Christian Peltenburg-Brechneff in his studio

Christian Brechneffs new pastels, drawn in various locations around the world, indicate a remarkably direct, close relationship-rather startling intimacy and engagement-with nature, even more intense, I venture to say, than that of the Impressionists. These 19th Century artists retained a certain "scientific" distance and detachment-they wanted to observe the details of atmosphere and light, not immerse themselves in the totality of nature-that Brechneff altogether abandons, without abandoning any of his artistic ability and awareness, indeed, the acumen of his hand. He is a kind of Jacob wrestling with the angel of light, with his art receiving its blessing. His pastels are mystical epiphanies that nonetheless remain adroitly focused-a romantic art that carefully details the titanic forces at work in sacred nature.
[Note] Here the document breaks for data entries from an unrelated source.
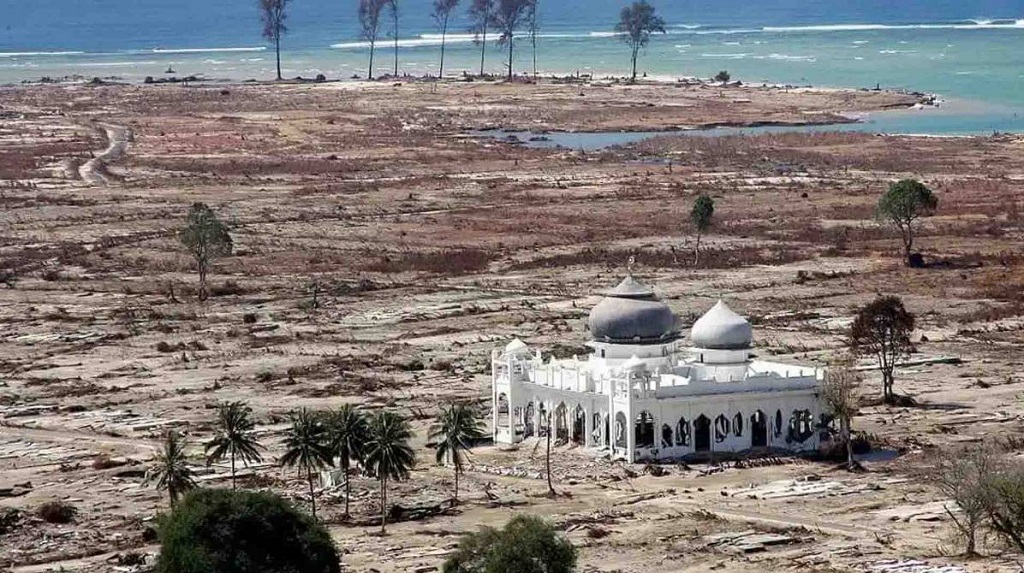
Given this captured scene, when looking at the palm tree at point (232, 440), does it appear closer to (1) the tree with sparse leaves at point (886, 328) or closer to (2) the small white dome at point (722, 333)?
(2) the small white dome at point (722, 333)

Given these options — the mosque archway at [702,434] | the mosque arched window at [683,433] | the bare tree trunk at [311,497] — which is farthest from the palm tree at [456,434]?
the mosque archway at [702,434]

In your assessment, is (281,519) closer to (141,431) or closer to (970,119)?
(141,431)

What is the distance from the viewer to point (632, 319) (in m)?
58.1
There is in fact a strong sense of the limitless-the rupture of the unbounded-in Brechneffs oceanic pastels. One can feel it in every detail, as it loses its boundaries in the process of fusing-in a kind of magmatic fury-with other details, to form an amorphous infinity. Brechneff pictures what has been called "nonindifferent nature"-a nature into which we project our own emotions-but it is also a nature that reminds us of our irrelevance in the larger scheme of the cosmos.

ChristianBorn in the former Belgian Congo in 1950, Christian Peltenburg-Brechneff was educated in Switzerland, England and the United States of America. In 1975 he received his Master of Art Degree from the Royal College of Art in London. He has exhibited in Europe and the United States of America, and has won numerous awards, including the Swiss Federal Government Scholarship. Brechneff continues to exhibit regularly in New York, San Francisco, Zürich and Basel. His very successful Flower series can be found permanently at KRBNYC in New York and Decorations SF  Allison Caccoma in San Francisco. 

His paintings appear in public and private collections worldwide including the Metropolitan Museum of Art, the National Gallery of Greece, and the Orange Country Museum, Newport Beach, California.